In a research report released Thursday titled Spring brings in a new season for gold and gold equities, the analysts said gold equities “played catch up” in March, underperforming “the underlying metal, and overall now showing some nice share returns year-to-date.”
“Gold equities have rallied and valuation multiples have moved up - particularly for the senior / intermediate producers and the royalty/ streamingcos,” they said. “Gold equities outperforming the underlying metal, and overall now showing some nice share year-to-date returns. YTD, GDX up almost 19 per cent; whereas gold is up nearly 10 per cent. Individual stocks that have higher torque to metal price increases have seen strong moves - we highlight our recent comment on NAV sensitivities. Based on five-year regression (R2 = 0.77), the GDX is trading at 7.8-per-cent discount to the best-fit value implied at spot or pricing in a slightly lower gold price of $1,900 per ounce.”
Based on valuation concerns, analyst Ingrid Rico downgraded Eldorado Gold Corp. (ELD-T) to “hold” from “buy” with a $16.50 target, up from $16. The average on the Street is $11.54.
Other target adjustments in their coverage universe include:
- Agnico Eagle Mines Ltd. (AEM-T, “buy”) to $91 from $89. The average target on the Street is $80.95.
- Barrick Gold Corp. (ABX-T, “buy”) to $30 from $29. Average: $22.77.
- Iamgold Corp. (IMG-T, “buy”) to $3.50 from $3.25. Average: $3.98.
- Dundee Precious Metals Inc. (DPM-T, “buy”) to $12.25 from $11.50. Average: $12.39.
- Franco-Nevada Corp. (FNV-T, “hold”) to $222 from $204. Average: $215.44.
- Osisko Gold Royalties Ltd. (OR-T, “buy”) to $27 from $21. Average: $24.38.
- Wheaton Precious Metals Corp. (WPM-T, “buy”) to $75 from $66. Average: $73.55.

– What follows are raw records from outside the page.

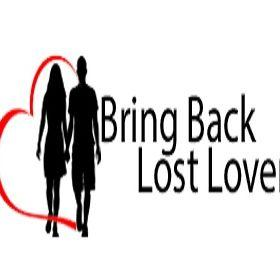 Lesbian love spells ( south africa ) Call On +27787153652 Lost love spells work Effectively in South Africa- Limpopo- JORDAN- Turkey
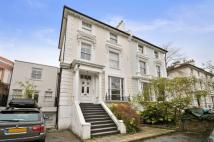 Apartment for sale in Haverstock Hill, NW3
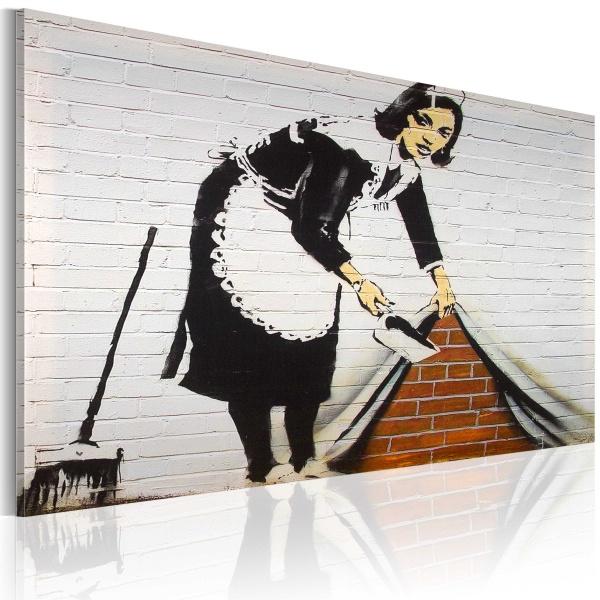 Obraz - Sprzątaczka (Banksy) (60x40 cm) A0-N1870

Equity analysts at Eight Capital see the price of gold “exhibiting increased sensitivity to both geopolitical and systematic risks, including a higher gold-implied inflation rate.”
In a research report released Thursday, the Toronto-based firm hiked its 2023 gold price forecast to US$1,900 per ounce from US$1,800 previously and its 2024 projection to US$2,000 from US$1,900. It attributes the change to a higher risk premium in its model “driven by increased geopolitical uncertainty and a greater risk of systematic factors.”
With that change, analysts Ralph Profiti, Puneet Singh and Felix Shafigullin raised their target prices for shares of senior and intermediate gold equities by an average of 6 per cent and streaming and royalty equities by 12 per cent.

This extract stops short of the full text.